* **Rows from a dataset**

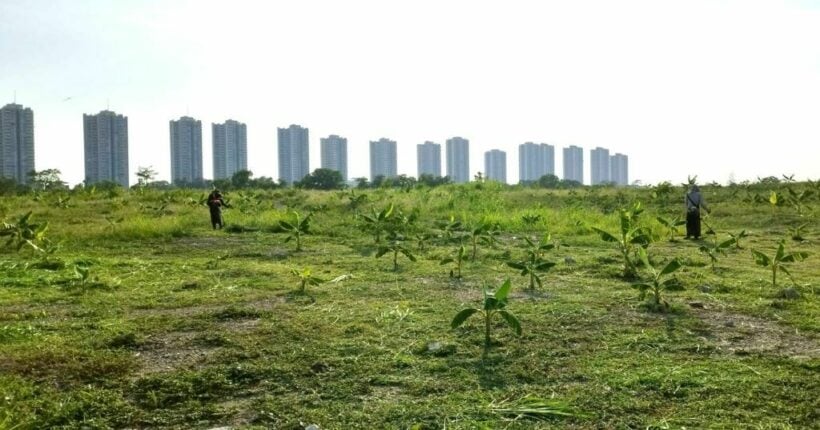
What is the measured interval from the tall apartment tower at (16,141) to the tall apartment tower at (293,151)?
722 inches

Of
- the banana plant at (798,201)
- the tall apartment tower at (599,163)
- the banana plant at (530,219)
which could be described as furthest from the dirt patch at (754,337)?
the tall apartment tower at (599,163)

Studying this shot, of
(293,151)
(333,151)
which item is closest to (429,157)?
(333,151)

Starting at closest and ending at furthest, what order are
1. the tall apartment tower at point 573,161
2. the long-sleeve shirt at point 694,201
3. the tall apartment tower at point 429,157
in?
the long-sleeve shirt at point 694,201 < the tall apartment tower at point 573,161 < the tall apartment tower at point 429,157

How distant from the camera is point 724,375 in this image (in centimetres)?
369

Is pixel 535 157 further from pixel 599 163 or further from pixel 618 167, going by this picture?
pixel 618 167

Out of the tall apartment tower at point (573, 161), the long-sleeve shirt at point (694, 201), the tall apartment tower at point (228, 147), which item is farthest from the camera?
the tall apartment tower at point (573, 161)

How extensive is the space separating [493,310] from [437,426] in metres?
1.47

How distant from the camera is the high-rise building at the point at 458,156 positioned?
193 feet

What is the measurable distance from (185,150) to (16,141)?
10.8m

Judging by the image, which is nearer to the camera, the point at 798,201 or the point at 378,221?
the point at 378,221

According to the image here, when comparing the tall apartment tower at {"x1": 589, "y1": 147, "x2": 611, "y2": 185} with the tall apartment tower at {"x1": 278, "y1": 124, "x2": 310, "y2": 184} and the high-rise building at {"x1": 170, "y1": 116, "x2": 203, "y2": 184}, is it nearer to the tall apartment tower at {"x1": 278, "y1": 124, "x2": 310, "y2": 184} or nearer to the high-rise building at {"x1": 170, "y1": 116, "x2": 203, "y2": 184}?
the tall apartment tower at {"x1": 278, "y1": 124, "x2": 310, "y2": 184}

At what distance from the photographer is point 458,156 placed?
59.4 m

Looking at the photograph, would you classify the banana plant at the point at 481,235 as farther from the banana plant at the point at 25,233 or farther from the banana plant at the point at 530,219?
the banana plant at the point at 25,233

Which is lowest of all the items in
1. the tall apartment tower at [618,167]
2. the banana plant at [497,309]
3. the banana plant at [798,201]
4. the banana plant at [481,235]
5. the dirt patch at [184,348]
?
the dirt patch at [184,348]
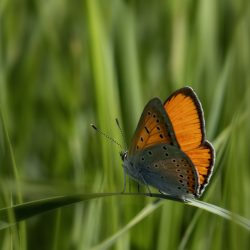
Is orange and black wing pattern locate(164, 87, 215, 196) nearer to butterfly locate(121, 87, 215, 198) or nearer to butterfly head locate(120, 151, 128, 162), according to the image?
butterfly locate(121, 87, 215, 198)

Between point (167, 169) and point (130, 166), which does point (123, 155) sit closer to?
point (130, 166)

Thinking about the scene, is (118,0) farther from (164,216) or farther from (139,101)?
(164,216)

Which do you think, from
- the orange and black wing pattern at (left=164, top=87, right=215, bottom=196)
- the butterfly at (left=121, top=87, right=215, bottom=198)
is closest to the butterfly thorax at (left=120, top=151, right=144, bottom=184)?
the butterfly at (left=121, top=87, right=215, bottom=198)

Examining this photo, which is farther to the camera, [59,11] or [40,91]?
[59,11]

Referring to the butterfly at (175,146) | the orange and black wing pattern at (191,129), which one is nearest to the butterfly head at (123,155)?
the butterfly at (175,146)

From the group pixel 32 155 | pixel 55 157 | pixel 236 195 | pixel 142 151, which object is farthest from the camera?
pixel 32 155

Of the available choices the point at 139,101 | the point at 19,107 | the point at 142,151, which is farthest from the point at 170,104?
the point at 19,107

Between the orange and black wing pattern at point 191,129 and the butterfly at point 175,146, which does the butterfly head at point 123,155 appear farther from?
the orange and black wing pattern at point 191,129
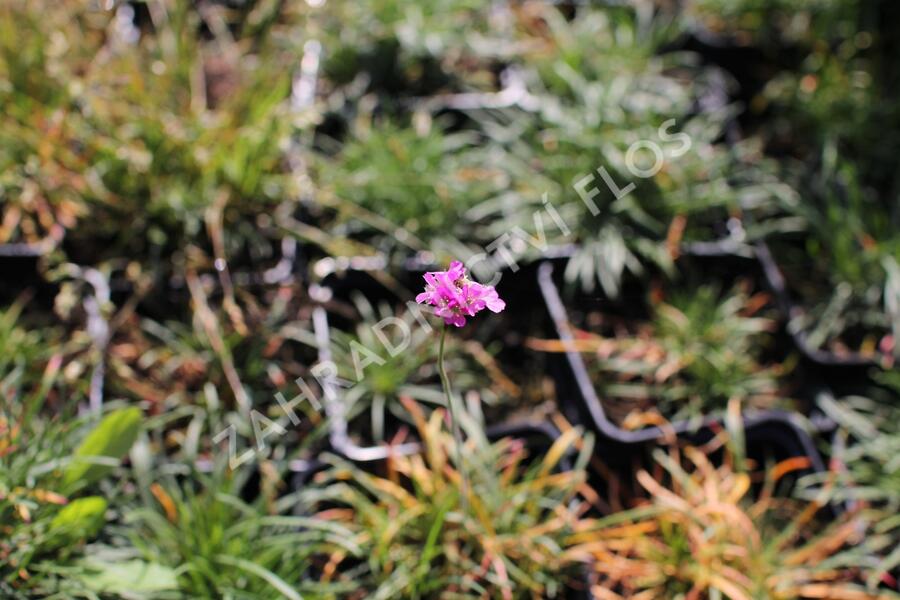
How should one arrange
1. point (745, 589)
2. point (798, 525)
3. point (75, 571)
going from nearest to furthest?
1. point (75, 571)
2. point (745, 589)
3. point (798, 525)

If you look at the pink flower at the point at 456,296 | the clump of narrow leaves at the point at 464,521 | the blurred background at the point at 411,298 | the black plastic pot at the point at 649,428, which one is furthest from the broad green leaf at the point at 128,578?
the black plastic pot at the point at 649,428

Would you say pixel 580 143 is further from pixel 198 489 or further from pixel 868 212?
pixel 198 489

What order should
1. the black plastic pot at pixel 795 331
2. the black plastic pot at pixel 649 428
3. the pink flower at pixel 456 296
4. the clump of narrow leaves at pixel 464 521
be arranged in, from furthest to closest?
the black plastic pot at pixel 795 331 < the black plastic pot at pixel 649 428 < the clump of narrow leaves at pixel 464 521 < the pink flower at pixel 456 296

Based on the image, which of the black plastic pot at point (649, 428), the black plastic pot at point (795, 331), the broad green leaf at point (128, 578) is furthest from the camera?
the black plastic pot at point (795, 331)

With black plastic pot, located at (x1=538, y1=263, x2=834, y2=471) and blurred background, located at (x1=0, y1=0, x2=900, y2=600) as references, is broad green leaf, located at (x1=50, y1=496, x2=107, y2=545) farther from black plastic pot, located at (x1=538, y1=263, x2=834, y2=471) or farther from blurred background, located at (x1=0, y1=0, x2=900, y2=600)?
black plastic pot, located at (x1=538, y1=263, x2=834, y2=471)

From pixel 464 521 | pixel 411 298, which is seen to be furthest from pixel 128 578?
pixel 411 298

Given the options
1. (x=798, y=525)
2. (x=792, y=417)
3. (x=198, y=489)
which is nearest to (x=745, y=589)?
(x=798, y=525)

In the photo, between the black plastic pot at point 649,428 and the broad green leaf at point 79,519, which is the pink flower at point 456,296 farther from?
the black plastic pot at point 649,428
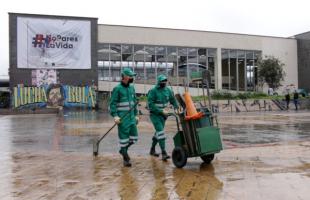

* **WHAT IS BEING ASKED**
List each line in the records that contains the string "distance", counting only matches with the same capitalization.

* **RIGHT ANSWER**
What is the measurable distance from (185,150) to (16,141)?
At what distance from the photographer is point 458,156 placed?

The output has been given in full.